The China Syndrome– The name given to a nuclear meltdown that reached critical temperature and mass and burns through the Earth to China. In reality, it burns until it his the water table, at which time it explodes in rapid steam generation.
We’re facing a similar syndrome. In this case, it’s the Chinese Yuan melting down. The alarms are going off. But the Chinese Economic Reactor is producing so much power that nobody wants to be the one to SCRAM the reactor.
A recent article in the Wall Street Journal attempts to shed light on the issue of underlying problems with the economies of Europe, China and the US. It’s well worth the read, and I’d like to expand on what they have to say. (And I’m glad this is not behind a paywall, because getting people to read articles like this explains just how dire the world economy is!)
In Europe, the tough decisions have been put off because the principal players don’t agree on how or why the trouble began.

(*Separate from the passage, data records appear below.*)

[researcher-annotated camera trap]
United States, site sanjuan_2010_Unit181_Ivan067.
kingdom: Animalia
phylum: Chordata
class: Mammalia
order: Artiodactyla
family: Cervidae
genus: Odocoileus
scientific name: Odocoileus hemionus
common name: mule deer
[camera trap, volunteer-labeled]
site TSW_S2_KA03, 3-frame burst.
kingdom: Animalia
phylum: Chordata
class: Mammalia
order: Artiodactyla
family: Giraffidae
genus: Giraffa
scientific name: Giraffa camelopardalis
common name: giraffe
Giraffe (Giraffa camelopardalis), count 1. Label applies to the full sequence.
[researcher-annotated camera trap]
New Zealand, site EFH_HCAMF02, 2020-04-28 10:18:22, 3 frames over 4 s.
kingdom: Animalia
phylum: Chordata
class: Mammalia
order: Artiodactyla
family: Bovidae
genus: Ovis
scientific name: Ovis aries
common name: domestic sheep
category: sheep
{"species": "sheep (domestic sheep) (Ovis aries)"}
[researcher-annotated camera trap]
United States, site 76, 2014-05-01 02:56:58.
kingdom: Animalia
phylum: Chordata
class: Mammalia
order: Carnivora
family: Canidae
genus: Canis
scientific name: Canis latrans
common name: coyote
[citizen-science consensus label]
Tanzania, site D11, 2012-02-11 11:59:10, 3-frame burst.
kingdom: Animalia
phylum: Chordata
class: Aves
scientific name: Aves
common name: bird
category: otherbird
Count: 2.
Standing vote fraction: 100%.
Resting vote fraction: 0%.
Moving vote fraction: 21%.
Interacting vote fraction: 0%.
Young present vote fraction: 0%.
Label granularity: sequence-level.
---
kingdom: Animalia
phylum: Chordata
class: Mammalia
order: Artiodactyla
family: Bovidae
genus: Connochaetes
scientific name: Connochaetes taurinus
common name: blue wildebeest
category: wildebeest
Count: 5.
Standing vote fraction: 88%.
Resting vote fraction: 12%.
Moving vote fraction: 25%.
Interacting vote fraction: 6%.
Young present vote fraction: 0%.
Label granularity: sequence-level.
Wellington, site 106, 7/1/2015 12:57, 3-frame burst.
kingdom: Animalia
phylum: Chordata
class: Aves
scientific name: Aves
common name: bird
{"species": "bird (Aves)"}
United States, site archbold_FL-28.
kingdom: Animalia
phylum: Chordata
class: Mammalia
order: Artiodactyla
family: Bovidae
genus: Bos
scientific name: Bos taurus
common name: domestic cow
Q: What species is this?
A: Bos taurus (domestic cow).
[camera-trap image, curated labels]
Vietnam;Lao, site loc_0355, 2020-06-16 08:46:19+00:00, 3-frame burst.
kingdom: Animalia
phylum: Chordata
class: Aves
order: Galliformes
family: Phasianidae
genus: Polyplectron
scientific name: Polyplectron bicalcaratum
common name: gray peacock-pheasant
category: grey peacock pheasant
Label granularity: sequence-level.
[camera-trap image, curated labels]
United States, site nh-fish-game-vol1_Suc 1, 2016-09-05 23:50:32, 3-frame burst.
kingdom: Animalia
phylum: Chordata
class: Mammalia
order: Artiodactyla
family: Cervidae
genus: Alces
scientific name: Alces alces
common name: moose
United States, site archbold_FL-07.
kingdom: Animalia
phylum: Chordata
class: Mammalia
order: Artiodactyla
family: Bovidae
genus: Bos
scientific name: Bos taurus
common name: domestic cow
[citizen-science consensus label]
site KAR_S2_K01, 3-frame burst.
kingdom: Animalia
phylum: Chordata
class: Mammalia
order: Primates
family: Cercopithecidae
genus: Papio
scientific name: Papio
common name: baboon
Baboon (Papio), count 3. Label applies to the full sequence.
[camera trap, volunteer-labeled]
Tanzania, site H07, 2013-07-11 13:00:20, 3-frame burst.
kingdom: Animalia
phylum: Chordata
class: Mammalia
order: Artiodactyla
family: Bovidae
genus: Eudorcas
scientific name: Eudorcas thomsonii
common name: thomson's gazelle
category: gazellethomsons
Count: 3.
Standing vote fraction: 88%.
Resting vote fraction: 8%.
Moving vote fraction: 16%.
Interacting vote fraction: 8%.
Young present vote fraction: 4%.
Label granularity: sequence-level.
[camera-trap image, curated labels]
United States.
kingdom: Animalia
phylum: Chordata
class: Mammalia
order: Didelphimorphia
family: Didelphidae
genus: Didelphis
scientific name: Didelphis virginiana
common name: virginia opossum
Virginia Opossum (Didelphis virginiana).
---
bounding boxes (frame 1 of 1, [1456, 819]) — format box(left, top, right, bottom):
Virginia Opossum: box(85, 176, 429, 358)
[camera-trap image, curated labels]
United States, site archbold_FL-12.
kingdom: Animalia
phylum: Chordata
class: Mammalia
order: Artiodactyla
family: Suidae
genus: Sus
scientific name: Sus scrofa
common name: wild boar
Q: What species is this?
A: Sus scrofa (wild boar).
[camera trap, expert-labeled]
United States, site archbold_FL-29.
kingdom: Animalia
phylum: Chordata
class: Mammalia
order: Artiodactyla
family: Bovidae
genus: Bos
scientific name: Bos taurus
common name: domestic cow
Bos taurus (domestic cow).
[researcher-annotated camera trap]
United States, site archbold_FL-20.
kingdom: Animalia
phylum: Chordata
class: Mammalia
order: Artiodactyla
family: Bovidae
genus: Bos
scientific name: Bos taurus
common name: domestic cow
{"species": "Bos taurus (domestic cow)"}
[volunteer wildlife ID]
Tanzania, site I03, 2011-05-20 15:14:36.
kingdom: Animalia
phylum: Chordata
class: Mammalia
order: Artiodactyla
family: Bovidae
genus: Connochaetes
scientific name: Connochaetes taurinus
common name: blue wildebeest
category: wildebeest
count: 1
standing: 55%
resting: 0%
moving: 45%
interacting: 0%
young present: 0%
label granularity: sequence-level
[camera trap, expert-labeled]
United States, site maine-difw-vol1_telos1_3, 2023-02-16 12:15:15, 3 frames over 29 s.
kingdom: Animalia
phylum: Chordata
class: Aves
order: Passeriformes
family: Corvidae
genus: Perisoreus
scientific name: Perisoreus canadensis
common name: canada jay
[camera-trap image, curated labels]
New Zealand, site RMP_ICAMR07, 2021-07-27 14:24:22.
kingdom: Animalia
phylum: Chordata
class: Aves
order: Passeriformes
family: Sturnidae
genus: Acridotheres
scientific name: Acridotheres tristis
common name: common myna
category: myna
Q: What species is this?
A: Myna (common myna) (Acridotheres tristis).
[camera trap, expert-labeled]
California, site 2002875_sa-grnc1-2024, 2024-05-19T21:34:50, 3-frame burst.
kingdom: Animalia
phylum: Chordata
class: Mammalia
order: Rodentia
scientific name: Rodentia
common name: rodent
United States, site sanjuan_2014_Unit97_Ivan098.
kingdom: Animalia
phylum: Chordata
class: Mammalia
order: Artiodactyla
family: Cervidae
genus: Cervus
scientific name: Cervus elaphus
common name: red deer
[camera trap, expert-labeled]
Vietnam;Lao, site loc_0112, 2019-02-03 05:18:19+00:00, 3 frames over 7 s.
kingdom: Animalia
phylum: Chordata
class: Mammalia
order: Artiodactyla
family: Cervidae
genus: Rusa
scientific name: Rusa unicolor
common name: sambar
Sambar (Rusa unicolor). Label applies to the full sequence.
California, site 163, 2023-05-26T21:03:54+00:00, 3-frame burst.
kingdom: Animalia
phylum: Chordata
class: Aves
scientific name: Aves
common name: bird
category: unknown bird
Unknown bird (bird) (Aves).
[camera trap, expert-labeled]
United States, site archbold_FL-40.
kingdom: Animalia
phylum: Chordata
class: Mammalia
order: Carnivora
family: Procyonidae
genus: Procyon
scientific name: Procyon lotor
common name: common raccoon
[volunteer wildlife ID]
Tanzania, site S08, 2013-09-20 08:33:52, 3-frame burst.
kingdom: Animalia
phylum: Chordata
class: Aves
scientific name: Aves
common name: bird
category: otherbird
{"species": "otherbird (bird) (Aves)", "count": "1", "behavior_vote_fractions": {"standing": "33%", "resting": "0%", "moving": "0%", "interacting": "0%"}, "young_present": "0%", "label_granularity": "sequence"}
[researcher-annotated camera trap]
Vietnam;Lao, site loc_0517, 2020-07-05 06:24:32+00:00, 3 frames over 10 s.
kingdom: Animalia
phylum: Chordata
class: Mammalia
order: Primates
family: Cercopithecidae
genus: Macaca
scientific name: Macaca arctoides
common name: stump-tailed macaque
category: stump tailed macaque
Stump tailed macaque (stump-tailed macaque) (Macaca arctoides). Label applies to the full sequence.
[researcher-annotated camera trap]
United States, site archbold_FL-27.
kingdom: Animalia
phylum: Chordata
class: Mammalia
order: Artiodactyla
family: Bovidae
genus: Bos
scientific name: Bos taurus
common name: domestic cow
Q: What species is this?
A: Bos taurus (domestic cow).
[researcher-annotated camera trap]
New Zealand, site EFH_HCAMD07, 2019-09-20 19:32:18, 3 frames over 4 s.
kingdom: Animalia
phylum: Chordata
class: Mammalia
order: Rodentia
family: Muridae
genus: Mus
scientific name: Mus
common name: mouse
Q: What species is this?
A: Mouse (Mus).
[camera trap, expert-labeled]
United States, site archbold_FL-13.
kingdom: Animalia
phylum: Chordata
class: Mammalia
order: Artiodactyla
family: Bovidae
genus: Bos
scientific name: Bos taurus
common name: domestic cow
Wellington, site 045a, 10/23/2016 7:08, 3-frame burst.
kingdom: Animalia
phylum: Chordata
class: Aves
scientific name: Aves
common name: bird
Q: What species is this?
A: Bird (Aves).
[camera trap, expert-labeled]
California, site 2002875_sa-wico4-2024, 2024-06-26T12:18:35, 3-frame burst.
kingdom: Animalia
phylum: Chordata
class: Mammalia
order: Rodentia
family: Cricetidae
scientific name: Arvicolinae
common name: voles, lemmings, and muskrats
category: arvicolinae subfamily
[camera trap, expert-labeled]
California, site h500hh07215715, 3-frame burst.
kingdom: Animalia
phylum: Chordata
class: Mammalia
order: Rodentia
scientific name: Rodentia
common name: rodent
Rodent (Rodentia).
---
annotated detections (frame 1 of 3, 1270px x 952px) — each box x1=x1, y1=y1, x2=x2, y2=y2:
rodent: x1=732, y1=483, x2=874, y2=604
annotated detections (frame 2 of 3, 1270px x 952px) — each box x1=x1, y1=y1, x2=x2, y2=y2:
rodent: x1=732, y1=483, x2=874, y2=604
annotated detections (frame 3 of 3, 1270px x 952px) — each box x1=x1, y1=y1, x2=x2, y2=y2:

Germany and the other better-off countries blame the profligacy of Greece, Portugal and Italy and fear that an early bailout would relieve pressure on them to mend their ways. For their part, the debtor nations believe that the entire euro zone is out of balance and that more prosperous countries like Germany should export less and consume more to set things right.
Other Europeans say that a shared currency cannot survive indefinitely when monetary policy is centrally managed but each government decides how much to tax and spend. Still others warn that access to market capital requires a form of collective insurance, preferably in the form of a euro bond. Not surprisingly, Germany resists this solution because it implies a gradual transfer of wealth from the core economies to the periphery, a “transfer union” from rich to poorer states.
Europe is in serious trouble. The authors have the beginning of their troubles correct, but they recently were bailed out by China. China is floating their own market on currency manipulation. If Europe slips into recession, and it’s likely, the Chinese market will suffer from the decreased purchasing power of Europe. Europe’s lack of purchasing power will devalue the Chinese Yuan, which means….
2) China’s currency manipulation’s chickens will come home to roost.
To ensure long-term economic expansion (and political stability), Beijing must figure out a way to encourage Chinese consumers to buy more of the products that local manufacturers make. This will demand a massive transfer of wealth from the state and China’s state-owned companies to Chinese households.
But Beijing is moving in the opposite direction. The leadership responded to Western market turmoil not by boosting consumption but by increasing state and private spending on fixed investment, which now accounts for nearly half of China’s growth. The result has been an explosion in residential and commercial real estate, more state spending on infrastructure and more cheap loans from state-owned banks to state-owned enterprises.
The strategy of currency manipulation has tied to the yuan to the dollar and euro. As the euro’s star rose, so did the yuan. Unfortunately, the primary reason why the Chinese economy exploded was it had focused on imports and not on a sustainable Chinese economy. When Europe crashes, and when the Dollar inevitably crashes, the yuan will “crash” as well. And by crash, the Chinese will no longer be able to keep the currency artificially low. As the yuan gains strength, the export market will tank, and in doing so, they will not be able to sustain the 70% of their manufacturing and exporting economy. As a result, almost all consumer goods are going to cost more coming out of China. Which leads us to…
3) The US. First, the bad news. When the Yuan dies thanks to Europe finally suffering the effects of the 2008 recession, the Dollar is going to sink. It no longer has the Yuan to artificially inflate it, so the Dollar will fall. Of course, this will be met by the Media with wailing and gnashing of teeth. The purchasing power of the US will drop– the Dollar will be worth less. The good news? As imports decline, exports will increase. China will have to pay the piper of Market Forces when their manufacturing sector crumbles. It will actually be cheaper for the US to start manufacturing its own goods again! That’s right, the Made in the USA label will actually be making a comeback. Manufacturing jobs will increase, unemployment will decrease, the USA will regain its footing as a world economic power.
Now, should the Republicans control the House, Senate and White House, an enormous opportunity will present itself. The GDP will recover, and, if Paul Ryan gets his way (and he should), the US should start paying off its debt.
That’s a huge problem for China. With a weaker dollar and stronger Yuan, the US Bonds they will have purchased will be worth less than they purchased them for because the Yuan will be stronger. The Chinese will take another hit– possibly the hit that will send them into an economic depression.
So, there’s the real flaw with paying off our bills– we could do great harm to Europe and China. As odd as it sounds, maintaining a ridiculous $15 Trillion Dollar Debt may be the only way the US keeps China and Europe from years of depression and subsequent political upheaval.
The US is poised to see a booming economy. The manufacturing and house-building bubbles have largely run their course (and it would have taken a shorted time had government not interfered). If Obamacare, regulation, and horrible energy policy is changed, we can see a rapid shift to 4% unemployment by 2014.
But I’m just a chemist. I could be wrong. (And if Romney or Obama are President in 2013, we’re going to see a much slower recovery.)